UNITED STATES DISTRICT COURT FOR THE NORTHERN DISTRICT OF TEXAS DALLAS DIVISION
Sep 18, 2019
No. 3:19-CV-1526-S-BH (N.D. Tex. Sep. 18, 2019)

Opinion

No. 3:19-CV-1526-S-BH

09-18-2019

RONALD GENE GRIZZLE, JR., ID # 01935380, Petitioner, v. LORIE DAVIS, Director, Texas Department of Criminal Justice, Correctional Institutions Division, Respondent.


Referred to U.S. Magistrate Judge FINDINGS, CONCLUSIONS, AND RECOMMENDATION

By Special Order 3-251, this habeas case has been automatically referred for findings, conclusions, and recommendation.

Before the Court is the petitioner's Motion for Relief Pursuant to Federal Rule 60b(6), received on September 10, 2019 (doc. 11). Based on the relevant filings, evidence and applicable law, the motion should be DENIED.

I. BACKGROUND

Ronald Gene Grizzle, Jr. (Petitioner) filed a petition for writ of habeas corpus under 28 U.S.C. § 2254 challenging his state court conviction that was received on June 25, 2019. (See doc. 2.) On July 1, 2019, it was recommended that the petition be denied with prejudice as barred by the one-year statute of limitations in the Antiterrorism and Effective Death Penalty Act of 1996 (AEDPA), Pub. L. 104-132, 110 Stat. 1217. (See doc. 7.) Petitioner objected to the recommendation. (See doc. 8.) On August 2, 2019, the Court accepted the findings and recommendation, denied a certificate of appealability, and entered judgment. (See docs. 9, 10.)

Petitioner now seeks relief from the judgment under Rule 60(b)(6) of the Federal Rules of Civil Procedure. (See doc. 11.) Citing Stiltner v.
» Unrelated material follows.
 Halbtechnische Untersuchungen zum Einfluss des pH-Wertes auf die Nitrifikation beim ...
Hart, 657 F. App'x 513 (6th Cir. 2016), he argues that extraordinary circumstances exist which warrant relief because he suffers from an impairment that prevented him from understanding the need to file a timely petition and the rules associated with AEDPA, effectuate a filing on his own, or find assistance to file a petition. (See id. at 1-2.)
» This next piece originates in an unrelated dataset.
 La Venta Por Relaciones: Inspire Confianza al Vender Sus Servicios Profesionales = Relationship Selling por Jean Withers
Page citations refer to the CM/ECF system page number at the top of each page rather than the page numbers at the bottom of each filing.

II. FED. R. CIV. P. 60(b)

Rule 60(b) provides that a court may relieve a party from a final judgment or order for the following reasons: (1) mistake, inadvertence, surprise, or excusable neglect; (2) newly discovered evidence that, with reasonable diligence, could not have been discovered earlier; (3) fraud, misrepresentation, or misconduct by an opposing party; (4) the judgment is void; (5) the judgment has been satisfied, released, or discharged, or it is based on an earlier judgment that has been reversed or vacated, or that applying the judgment prospectively is no longer equitable; or (6) any other reason that justifies relief. FED. R. CIV. PROC. 60(b)(1)-(6).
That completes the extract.